__REQUIREMENTS__:
1. Transcribe the part of the Jurong FC article between "Jurong (Town) Football Club was" and "1998 and 2001.", inclusive.
2. According to the Jurong FC article, in which years did the club either win the President's Cup or finish as runner-up?
3. Continue the article on Jurong FC after its final sentence.

__PROVIDED TEXT__:
————————

Jurong
- Full name: Jurong (Town) Football Club
- Nickname: The Cobras
- Founded: 1975; 51 years ago as Jurong Town 1997; 29 years ago as Jurong FC
- Dissolved: 2003; 23 years ago
- Ground: Jurong Stadium
- Capacity: 8,000
- League: S.League
- 2003: S.League, 6th of 12
| Home colours | Away colours |

= Jurong FC =

Singaporean football club

Jurong (Town) Football Club was a professional football club based in Jurong, Singapore. The club played in the S.League, the top division of football in Singapore from 1997 to 2003. Their best league finishes were fifth place in both 1998 and 2001.

The club was founded as Jurong Town Football Club in 1975, and prior to 1997 revamp, they were known as Jurong Football Club. The team won Singapore's President's Cup (now known as the Singapore Cup) in 1988 and 1989, and were runners-up in 1999 and 2002.

————————

__DATA LINES__:
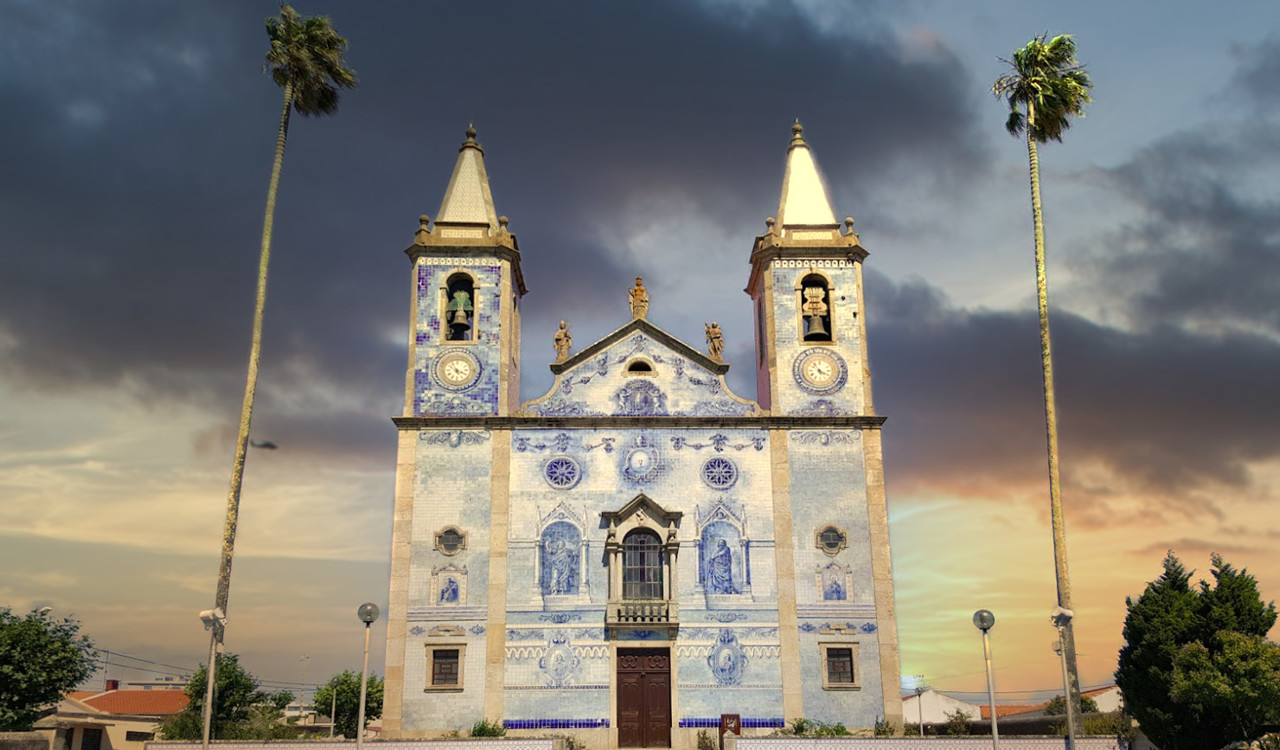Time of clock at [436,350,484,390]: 5:19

————————

__RESULTS__:
1.
Jurong (Town) Football Club was a professional football club based in Jurong, Singapore. The club played in the S.League, the top division of football in Singapore from 1997 to 2003. Their best league finishes were fifth place in both 1998 and 2001.

2. 1988, 1989, 1999, 2002

3.
== History ==
=== Pre S.League Era ===
The purpose of forming the club was to serve employees and residents in the Jurong Industrial estate. In 1975, the club organised the Jurong League which attracted a large number of workers. The club was given the Division One status. It was coached by the well known footballer of the 1960s, the late Rahim Omar. He coached the club for two years, after which it was relegated to Division Two till 1987. In 1988, Jurong Town was back in the top division and sponsored by Japan Airlines, the first company to come into a domestic competition with $100,000 sponsorship. This sponsorship helped the club to engage players like V. Sundramoorthy, Jeffrey Lazaroo, A.R.J. Mani, K Kannan, D. Tokijan and Lim Chiew Peng. Nazri Nasir and Lim Tong Hai who joined at the age of 16. Jurong Town won the President's Cup in that year and D. Tokijan was awarded the top scorer for the year. Jurong Town signed David Lee at the end of the 1988 season. In the late 1980s and early 1990s, their kits were sponsored by Hummel.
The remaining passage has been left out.